Con Full injection, invece, questa in collaborazione con Uncodified, si torna su lidi tipicamente power electronics, con una aspra iniezione rumoristica in piena regola, tempestata da affilati coltelli rumoristico-industriali che entrano ed escono dalla carne viva sonora. Un senso di alienazione pervade indubbiamente l’ascoltatore.
Il lato B, come preannunciato, sposta il baricentro del lavoro verso due direzioni differenti: da un lato c’è la ritmica tribale e primordiale, e dall’altro c’è la sperimentazione musicale applicata alla materia rumoristica. L’esempio più chiaro, marziale e ricorsivo di ritmica di matrice primordiale, è Death of Indra, questa insieme a TSIDMZ e a Gregorio Bardini, che evoca luoghi lontani, probabilmente indiani, e un suono per certi versi molto vicino a quello di Ah Cama-Sotz di State of mind, quest’ultimo il suo più recente album uscito per Hands Productions anch’esso quest’anno.
Sweet slow collapse, questa con Noisedelik, continua ad esplorare il ritmo primordiale, ma stavolta libero da schemi ballabili-rituali, che ricorda piuttosto la vita nelle sconfinate foreste africane e gli strumenti percussivi tipici di quei popoli così lontani dal Nostro.
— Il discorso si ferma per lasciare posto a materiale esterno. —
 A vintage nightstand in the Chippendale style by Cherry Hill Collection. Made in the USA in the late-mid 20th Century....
Anche qui c’è un mood dark ambient che emerge con prepotenza. Never (enough), con Thysanura, è il più chiaro esempio di sperimentazione cacofonico-strumentale post-industriale, nonché uno dei migliori e più originali episodi dell’album. La sua grandezza sta non tanto nelle incursioni rumoristiche che ricordano, anche qui, qualcosa di legato al mondo africano, come fosse il suono di pesanti animali in fuga, quanto nel dialogo che la materia noise intrattiene con le trame disegnate dal sassofono, due mondi solo apparentemente così diversi e caratterizzati da lingue solo in apparenza antitetiche, ma capaci di comunicare benissimo insieme (si pensi anche a quanto fatto dai milanesi AU+). E’ il rumore che si nobilita.
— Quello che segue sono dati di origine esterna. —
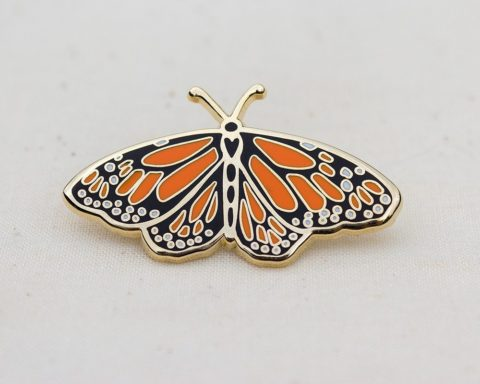 a gold enamel lapel pin of an orange and black monarch butterfly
Se How to end it all, questa in collaborazione con Valerio Orlandini, fa viaggiare l’ascoltatore su lidi più onirici e liquidi, privilegiando un’atmosfera rarefatta e surreale, la conclusiva Surrender, che, ancora una volta (ed è questo l’unico caso nel lavoro in questione) ci mostra nuovamente l’apporto di Subterranean Source, ma in una salsa ritmica più accentuata, è più vicina ad un raffinato dub, caratterizzato anch’esso da echi ritmici primordiali, che più di qualcosa hanno in comune coi rituali africani.
Ten Hot Injections è, senza dubbio, classificabile come uno dei lavori più arditi dell’anno in corso, ormai quasi concluso: un graditissimo ritorno che, di certo, faticherà a trovare una precisa collocazione, che richiederà molto tempo, attenzione, e la giusta concentrazione all’ascoltatore, ma che lo premierà con brani mai banali, dalla forte connotazione concettuale e sperimentale.
Questa è una nuova scuola, un nuovo modo di fare musica noise, ed una riflessione intelligente sulla materia bianca rumoristica e sui suoi possibili sviluppi. E’ un tornare indietro per andare avanti, un passo forse difficile, un salto nel buio che implica un ripensamento di decenni di convenzioni sonore e concettuali, ma necessario per dare nuova linfa e vitalità ad un genere che, troppo spesso, sembra bloccato in una strada senza uscita.